Cara Berinteraksi dengan Foto yang Dipercayakan
Sejak ditemukannya fotografi pada abad ke-19, berbagai momen di seluruh dunia telah diabadikan dalam foto. Mengumpulkan foto bagaikan mengoleksi fragmen dunia. Era media, era citra, era visual, era simbol—banyak istilah yang muncul, namun semuanya menyoroti situasi kontemporer yang dipenuhi oleh citra visual. Di tengah meningkatnya kehadiran fotografi, sikap dan kesiapan kita dalam mengambil maupun mengapresiasi foto menjadi semakin penting.
Seri ‘Knowledge’ mengajak untuk mendalami pengetahuan fotografi dan menelusuri pemikiran di baliknya. Tema kali ini: momen dan agresivitas dalam fotografi. Sebuah kesempatan untuk merefleksikan etika fotografi.
Kamera Sebagai Kuas Penangkap Momen
Mari kita kilas balik sekitar dua dekade lalu, sebelum kamera digital hadir. Dahulu, kamera adalah barang mewah yang digunakan untuk mengabadikan kenangan istimewa dan disimpan dengan hati-hati di rumah. Kini, dengan smartphone di tangan, kita tidak hanya dapat memotret, tetapi juga mengedit, membagikan, dan menikmati fotografi pada level yang lebih tinggi.
Tanpa disadari, kita mungkin telah mulai memandang dunia dengan perspektif baru. Salah satu motivasi memotret adalah memuaskan rasa ingin tahu. Misalnya, saat melihat papan nama yang unik, keinginan untuk memotretnya dan merasakan sensasi memiliki adalah bagian naluriah dari praktik fotografi.

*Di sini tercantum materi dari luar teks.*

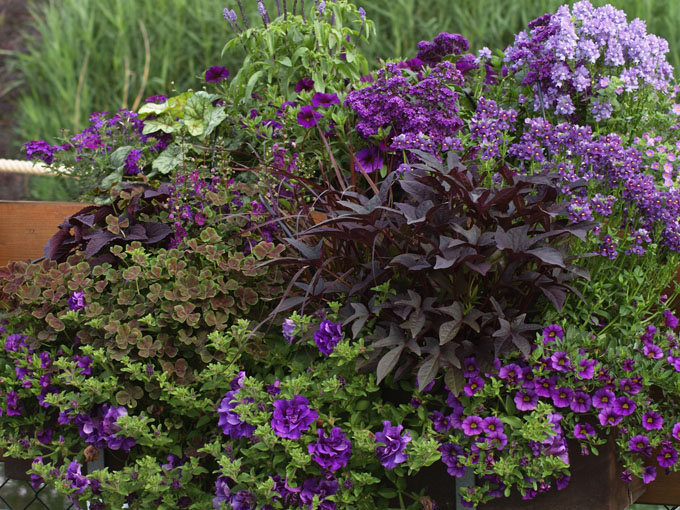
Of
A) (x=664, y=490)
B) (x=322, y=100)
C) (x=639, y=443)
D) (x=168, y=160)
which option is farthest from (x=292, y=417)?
(x=168, y=160)

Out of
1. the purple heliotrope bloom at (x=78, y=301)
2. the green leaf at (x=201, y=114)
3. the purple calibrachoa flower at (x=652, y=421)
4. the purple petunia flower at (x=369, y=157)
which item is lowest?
the purple calibrachoa flower at (x=652, y=421)

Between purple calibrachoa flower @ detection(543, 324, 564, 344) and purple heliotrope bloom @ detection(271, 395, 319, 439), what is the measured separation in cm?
52

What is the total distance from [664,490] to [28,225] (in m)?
2.11

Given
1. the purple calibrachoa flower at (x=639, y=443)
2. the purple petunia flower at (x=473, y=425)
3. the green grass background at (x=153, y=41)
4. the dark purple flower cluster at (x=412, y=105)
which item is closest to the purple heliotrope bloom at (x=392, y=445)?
the purple petunia flower at (x=473, y=425)

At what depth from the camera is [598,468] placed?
1499 mm

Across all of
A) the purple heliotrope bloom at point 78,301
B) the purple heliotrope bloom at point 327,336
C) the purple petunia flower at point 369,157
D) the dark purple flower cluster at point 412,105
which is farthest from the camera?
the purple petunia flower at point 369,157

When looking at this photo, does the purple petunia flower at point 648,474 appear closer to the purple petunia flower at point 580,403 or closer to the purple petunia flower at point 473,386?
the purple petunia flower at point 580,403

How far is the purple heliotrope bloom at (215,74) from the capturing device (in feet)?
8.24

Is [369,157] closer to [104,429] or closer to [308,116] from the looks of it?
[308,116]

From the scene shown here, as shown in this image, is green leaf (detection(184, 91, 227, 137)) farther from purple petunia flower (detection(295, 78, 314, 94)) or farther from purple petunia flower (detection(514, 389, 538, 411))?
purple petunia flower (detection(514, 389, 538, 411))

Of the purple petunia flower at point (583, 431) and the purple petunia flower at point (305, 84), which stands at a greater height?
the purple petunia flower at point (305, 84)

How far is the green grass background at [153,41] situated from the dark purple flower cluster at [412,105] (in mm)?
1728

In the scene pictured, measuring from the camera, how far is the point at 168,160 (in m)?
2.38

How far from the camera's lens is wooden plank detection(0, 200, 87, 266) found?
2.33 m
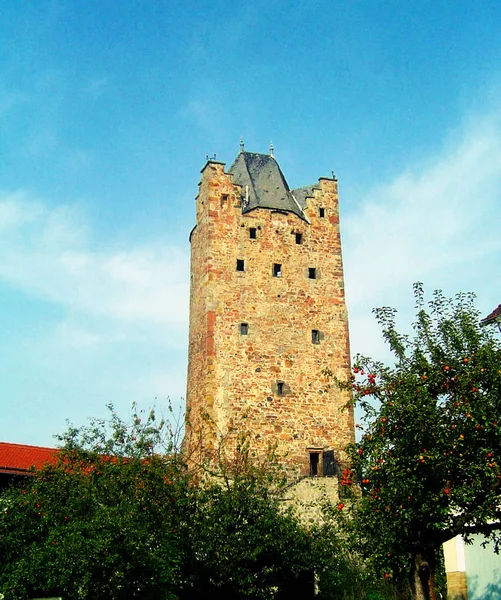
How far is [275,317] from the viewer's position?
1123 inches

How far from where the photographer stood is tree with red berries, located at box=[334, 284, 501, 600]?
583 inches

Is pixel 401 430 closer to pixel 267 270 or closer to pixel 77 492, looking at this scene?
pixel 77 492

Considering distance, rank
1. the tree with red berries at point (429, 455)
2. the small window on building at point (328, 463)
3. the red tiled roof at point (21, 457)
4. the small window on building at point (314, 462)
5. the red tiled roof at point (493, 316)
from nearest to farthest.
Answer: the tree with red berries at point (429, 455), the red tiled roof at point (493, 316), the red tiled roof at point (21, 457), the small window on building at point (328, 463), the small window on building at point (314, 462)

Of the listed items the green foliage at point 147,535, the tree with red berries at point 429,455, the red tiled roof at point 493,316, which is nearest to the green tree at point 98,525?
the green foliage at point 147,535

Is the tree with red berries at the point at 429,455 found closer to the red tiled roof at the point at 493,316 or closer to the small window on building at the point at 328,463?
the red tiled roof at the point at 493,316

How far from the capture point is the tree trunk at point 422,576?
1529cm

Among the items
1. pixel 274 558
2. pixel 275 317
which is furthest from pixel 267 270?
pixel 274 558

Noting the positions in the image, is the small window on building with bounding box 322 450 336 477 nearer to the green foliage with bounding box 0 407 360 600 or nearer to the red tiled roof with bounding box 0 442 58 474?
the green foliage with bounding box 0 407 360 600

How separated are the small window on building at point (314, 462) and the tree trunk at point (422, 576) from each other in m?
Result: 11.7

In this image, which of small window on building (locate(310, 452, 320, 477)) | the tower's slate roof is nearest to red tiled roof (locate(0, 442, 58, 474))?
small window on building (locate(310, 452, 320, 477))

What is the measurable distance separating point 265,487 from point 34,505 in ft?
21.0

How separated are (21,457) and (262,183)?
14155 millimetres

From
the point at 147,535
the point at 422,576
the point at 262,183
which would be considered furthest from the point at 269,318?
the point at 422,576

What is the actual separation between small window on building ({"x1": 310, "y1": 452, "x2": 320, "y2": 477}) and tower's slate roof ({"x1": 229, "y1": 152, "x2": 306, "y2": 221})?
9435mm
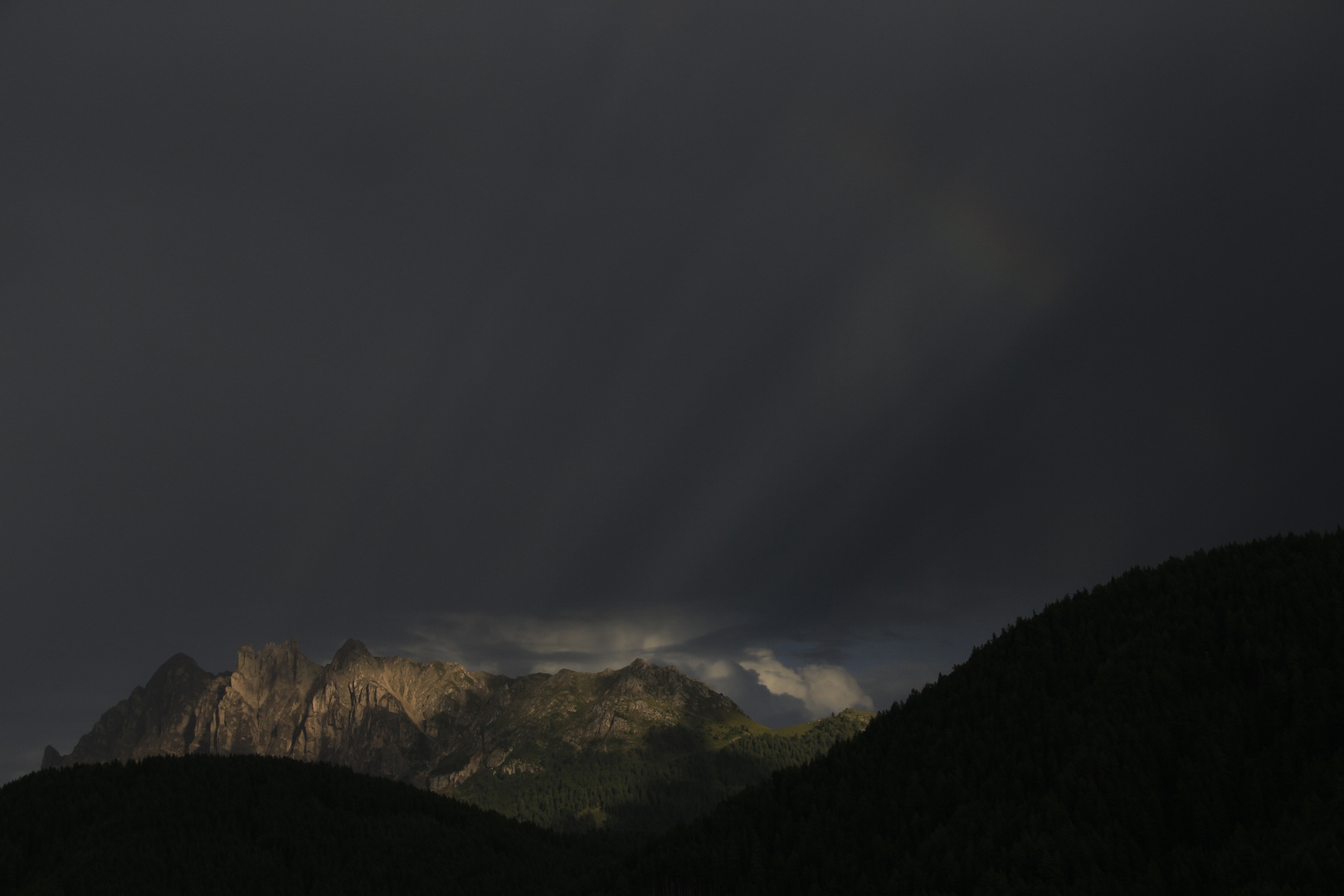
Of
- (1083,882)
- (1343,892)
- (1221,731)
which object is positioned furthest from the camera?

Image by 永田 仁二/ShinjiNagata
Barangkali fotografer yang paling jujur terhadap sensasi ini adalah Henri Cartier-Bresson, penulis ‘The Decisive Moment’. Ia memperkenalkan pendekatan baru dalam ‘menangkap momen’ dengan menggunakan kamera Leica 35mm. Karyanya dinilai bukan sekadar hasil jepretan, melainkan karya seni yang digambarkan melalui kamera.
Photo Shooting – Agresivitas dalam Fotografi
Kita perlu merenungkan makna rasa ingin tahu yang kita miliki. Istilah ‘rasa ingin tahu terhadap hal yang belum diketahui’ terdengar alami, namun ‘rasa ingin tahu terhadap hal yang sudah diketahui’ jarang terdengar. Rasa ingin tahu adalah emosi yang muncul terhadap sesuatu yang belum jelas dan belum dialami—penuh misteri. Ketika rasa ingin tahu itu diarahkan pada manusia dan diwujudkan dalam bentuk foto, dibutuhkan kehati-hatian.
Kritikus asal Amerika, Susan Sontag, menyatakan bahwa ‘tindakan memotret berarti menguasai objek yang difoto’. Hal ini membangun relasi khusus antara diri sendiri dan dunia luar. Melalui fotografi, seseorang dapat merasa seolah memperoleh pengetahuan atau kekuasaan tertentu. Oleh karena itu, penting untuk memperhatikan sisi ‘agresif’ yang dimiliki fotografi.
Susan Sontag mengangkat frasa ‘Shoot a picture’ dan memperdalam pemikiran tentang agresivitas dalam fotografi. Tindakan menekan shutter kerap disamakan dengan menarik pelatuk. Agresivitas kamera memang berbeda dari kekerasan fisik, namun tetap mengandung unsur penetrasi terhadap subjek. Penolakan naluriah terhadap difoto menunjukkan pengaruh sifat agresif yang melekat pada fotografi.
Foto dengan Nuansa Lembut
Image by Kyoka
Saat memotret, cobalah untuk berkomunikasi dengan subjek. Ini adalah bentuk penghormatan dan empati terhadap subjek. Dengan demikian, pemahaman yang lebih dalam dapat tercipta dan tercermin dalam dunia karya. Foto yang memancarkan nuansa lembut dari hubungan yang kaya antara fotografer dan subjek selalu menghadirkan ketenangan di hati.